Paulo Mendo foi quem sucedeu, no Ministério da Saúde, a Arlindo de Carvalho, o ministro que aprovou a actual Lei de Bases da Saúde, em 1990. Por que não alterou, então, uma lei com a qual discordava? “Não podia mudar uma lei acabada de ser aprovada pelo meu antecessor. Era um pouco violenta e agressiva para os serviços públicos e para a responsabilidade que a Constituição nos impõe de desenvolvimento de um SNS universal e tendendo para a gratuitidade.Tive que evitar danos, usando-a o menos possível”, confessa. Em última análise, porém, sublinha, “se não houvesse a Lei de Bases de 1990, que atacava o SNS, eventualmente não seria necessária esta revisão, porque temos a Constituição”.
Mas a revisão agora em curso, frisa, é importante também porque surge numa altura em que se assiste a “uma tentativa de destruição do SNS". Um processo que já se arrasta há anos, recorda, "porque os princípios constitucionais estão a ser violados desde 2002”, altura em que os hospitais públicos foram “transformados em serviços autónomos” (sociedades anónimas e, mais tarde, entidades públicas empresariais, os actuais EPE).

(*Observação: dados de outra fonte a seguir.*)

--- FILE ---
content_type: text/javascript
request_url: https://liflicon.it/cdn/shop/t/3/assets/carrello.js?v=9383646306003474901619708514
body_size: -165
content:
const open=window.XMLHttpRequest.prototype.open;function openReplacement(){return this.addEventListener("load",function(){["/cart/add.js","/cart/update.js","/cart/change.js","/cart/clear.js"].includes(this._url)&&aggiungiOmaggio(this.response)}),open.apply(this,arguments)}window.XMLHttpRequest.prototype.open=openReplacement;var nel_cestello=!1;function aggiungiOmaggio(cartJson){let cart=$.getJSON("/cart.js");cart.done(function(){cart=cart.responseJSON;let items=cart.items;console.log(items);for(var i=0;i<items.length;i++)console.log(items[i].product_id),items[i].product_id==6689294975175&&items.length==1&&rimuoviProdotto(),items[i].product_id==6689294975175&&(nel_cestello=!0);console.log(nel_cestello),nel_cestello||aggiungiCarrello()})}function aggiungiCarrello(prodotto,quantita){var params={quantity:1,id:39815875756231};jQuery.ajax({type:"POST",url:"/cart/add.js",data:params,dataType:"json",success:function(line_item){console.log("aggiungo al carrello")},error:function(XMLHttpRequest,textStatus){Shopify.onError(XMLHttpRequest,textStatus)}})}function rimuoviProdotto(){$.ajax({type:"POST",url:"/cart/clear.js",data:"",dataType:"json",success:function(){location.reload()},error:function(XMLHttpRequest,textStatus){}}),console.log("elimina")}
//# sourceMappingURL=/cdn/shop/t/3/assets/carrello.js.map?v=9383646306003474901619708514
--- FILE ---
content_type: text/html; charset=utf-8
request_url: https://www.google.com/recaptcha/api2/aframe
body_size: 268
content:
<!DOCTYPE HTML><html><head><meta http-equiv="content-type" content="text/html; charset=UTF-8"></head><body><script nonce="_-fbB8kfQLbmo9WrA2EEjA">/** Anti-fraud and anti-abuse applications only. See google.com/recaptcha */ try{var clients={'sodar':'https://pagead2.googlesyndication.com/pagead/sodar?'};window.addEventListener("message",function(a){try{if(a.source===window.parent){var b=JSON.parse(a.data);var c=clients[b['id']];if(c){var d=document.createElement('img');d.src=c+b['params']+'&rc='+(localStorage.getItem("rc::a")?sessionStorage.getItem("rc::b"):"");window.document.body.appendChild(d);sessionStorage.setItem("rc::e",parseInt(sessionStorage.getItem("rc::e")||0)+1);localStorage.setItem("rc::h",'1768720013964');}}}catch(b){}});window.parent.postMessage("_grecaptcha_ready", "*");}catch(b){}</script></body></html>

Quanto à relação com o sector privado, Paulo Mendo nota que “um hospital privado recebe clientes e é financiado por accionistas”, o que é “completamente diferente do que acontece num hospital público”. Mas isto “não significa que não possam estabelecer entre si contratos”, ressalva. “Tem que haver uma forma de complementaridade, mas quem controla é sempre o Ministério da Saúde”.
Seja como for, o que é imperativo, na sua opinião, é "mudar de paradigma”. A proposta de Maria de Belém “começa a abrir juridicamente essa possibilidade, mas o que tem que mudar mesmo é a política”, recomenda.